He didn’t wait for an answer and loped toward the front of the house. He glanced back at the others, then opened the door. Tristan Barrow stood on the wood porch, his arms folded and legs spread shoulder-width apart. Behind him and to either side stood Jotham and Orson.

“Hello, Song.” Tristan grinned and gazed at the rest of the Warriors. “We’re not interrupting anything, are we?”

Brandon stepped back and ushered them in. The three angels clomped down the two steps into Reece’s sunken living room and stood in front of the fireplace, Tristan in the middle, Jotham and Orson to his sides.

“Welcome.” Reece stood and gestured to the others. “No interruption at all. Your timing is impeccable. We’re just about to go in to confront the Wolf.”

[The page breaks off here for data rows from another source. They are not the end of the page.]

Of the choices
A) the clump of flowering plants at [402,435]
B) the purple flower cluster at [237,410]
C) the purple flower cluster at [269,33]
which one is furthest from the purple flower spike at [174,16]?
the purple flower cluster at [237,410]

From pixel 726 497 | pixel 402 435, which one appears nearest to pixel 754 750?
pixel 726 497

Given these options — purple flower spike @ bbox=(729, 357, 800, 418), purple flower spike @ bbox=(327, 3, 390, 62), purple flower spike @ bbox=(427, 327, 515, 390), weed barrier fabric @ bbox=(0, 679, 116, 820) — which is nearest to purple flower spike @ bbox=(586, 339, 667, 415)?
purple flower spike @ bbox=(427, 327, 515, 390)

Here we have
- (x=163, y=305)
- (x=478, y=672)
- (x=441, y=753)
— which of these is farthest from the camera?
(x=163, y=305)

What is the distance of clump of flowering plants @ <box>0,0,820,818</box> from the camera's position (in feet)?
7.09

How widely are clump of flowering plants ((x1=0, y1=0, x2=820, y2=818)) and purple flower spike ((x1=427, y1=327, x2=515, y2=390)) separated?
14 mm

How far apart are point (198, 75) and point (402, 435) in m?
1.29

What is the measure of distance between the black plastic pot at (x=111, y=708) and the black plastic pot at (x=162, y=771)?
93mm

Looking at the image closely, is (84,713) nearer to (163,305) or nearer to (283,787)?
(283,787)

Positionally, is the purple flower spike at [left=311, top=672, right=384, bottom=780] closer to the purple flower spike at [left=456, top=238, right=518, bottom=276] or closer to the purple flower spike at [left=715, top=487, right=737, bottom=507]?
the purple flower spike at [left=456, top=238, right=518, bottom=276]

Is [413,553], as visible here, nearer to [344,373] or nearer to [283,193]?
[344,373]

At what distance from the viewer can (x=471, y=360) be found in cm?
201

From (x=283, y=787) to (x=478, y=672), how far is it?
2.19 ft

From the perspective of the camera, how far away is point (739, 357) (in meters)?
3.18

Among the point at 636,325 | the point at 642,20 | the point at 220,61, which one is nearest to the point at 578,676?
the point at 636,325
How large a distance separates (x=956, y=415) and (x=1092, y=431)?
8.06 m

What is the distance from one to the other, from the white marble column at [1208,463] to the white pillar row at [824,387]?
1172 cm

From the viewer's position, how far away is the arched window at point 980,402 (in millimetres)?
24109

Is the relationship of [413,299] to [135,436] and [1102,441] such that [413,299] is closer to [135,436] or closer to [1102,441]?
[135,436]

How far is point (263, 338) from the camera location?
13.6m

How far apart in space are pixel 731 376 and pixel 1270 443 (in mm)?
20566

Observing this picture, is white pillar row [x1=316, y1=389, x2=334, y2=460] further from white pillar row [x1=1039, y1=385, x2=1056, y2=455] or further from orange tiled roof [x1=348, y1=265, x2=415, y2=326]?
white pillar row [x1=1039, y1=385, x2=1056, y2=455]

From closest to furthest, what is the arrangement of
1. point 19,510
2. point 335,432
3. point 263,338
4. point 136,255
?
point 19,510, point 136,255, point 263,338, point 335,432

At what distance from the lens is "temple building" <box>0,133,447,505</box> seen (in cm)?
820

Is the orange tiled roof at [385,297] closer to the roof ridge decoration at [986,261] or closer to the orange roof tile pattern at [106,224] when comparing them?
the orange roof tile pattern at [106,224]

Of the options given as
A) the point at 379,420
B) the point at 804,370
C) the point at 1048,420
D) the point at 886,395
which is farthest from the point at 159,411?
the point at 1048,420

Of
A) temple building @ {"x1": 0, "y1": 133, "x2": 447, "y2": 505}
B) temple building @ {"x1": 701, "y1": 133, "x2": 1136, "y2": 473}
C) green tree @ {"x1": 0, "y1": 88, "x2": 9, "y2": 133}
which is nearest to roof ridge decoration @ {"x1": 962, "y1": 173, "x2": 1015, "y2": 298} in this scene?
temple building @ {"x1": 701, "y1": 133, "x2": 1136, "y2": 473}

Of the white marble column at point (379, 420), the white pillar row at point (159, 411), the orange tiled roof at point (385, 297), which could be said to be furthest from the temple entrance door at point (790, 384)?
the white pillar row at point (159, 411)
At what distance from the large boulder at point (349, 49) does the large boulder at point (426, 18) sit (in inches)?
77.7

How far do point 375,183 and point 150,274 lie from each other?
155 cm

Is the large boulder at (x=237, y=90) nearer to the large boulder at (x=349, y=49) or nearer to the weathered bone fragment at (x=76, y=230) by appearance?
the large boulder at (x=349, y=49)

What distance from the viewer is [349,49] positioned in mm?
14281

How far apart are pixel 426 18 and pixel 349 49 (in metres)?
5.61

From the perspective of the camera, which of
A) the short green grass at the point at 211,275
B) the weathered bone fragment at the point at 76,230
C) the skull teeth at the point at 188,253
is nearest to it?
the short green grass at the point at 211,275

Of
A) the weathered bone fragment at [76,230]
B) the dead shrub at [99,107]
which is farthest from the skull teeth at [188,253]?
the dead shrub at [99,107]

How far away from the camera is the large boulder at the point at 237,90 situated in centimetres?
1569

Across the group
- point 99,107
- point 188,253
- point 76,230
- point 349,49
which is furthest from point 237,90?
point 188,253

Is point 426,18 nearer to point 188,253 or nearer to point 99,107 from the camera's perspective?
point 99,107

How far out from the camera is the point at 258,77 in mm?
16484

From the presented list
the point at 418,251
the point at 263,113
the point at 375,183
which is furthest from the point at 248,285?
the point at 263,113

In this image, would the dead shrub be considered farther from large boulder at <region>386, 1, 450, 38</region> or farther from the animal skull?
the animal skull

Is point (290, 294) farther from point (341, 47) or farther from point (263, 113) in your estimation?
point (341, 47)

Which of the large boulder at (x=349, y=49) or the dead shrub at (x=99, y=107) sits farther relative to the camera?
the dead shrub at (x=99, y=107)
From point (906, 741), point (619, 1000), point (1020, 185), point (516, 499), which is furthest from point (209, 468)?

“Yes, it is time for that.” Tristan glanced around the room. “All of you are going in?”

“Yes.”

“I see.” Tristan looked at the floor for a moment, then raised his head and stared at Reece. “So you don’t believe Marcus when he says he knows he’s to take a different path?”

“I know what the prophecy says, that the four must face the Wolf.”

“Let it go, Reece. Allow Marcus to hear from the Spirit as clearly as you do.”

“He’s not to go with us?”

Marcus stared at Tristan. Even though he knew he wasn’t to go with the other Warriors, he had little doubt no quarter of rest was being offered to him either.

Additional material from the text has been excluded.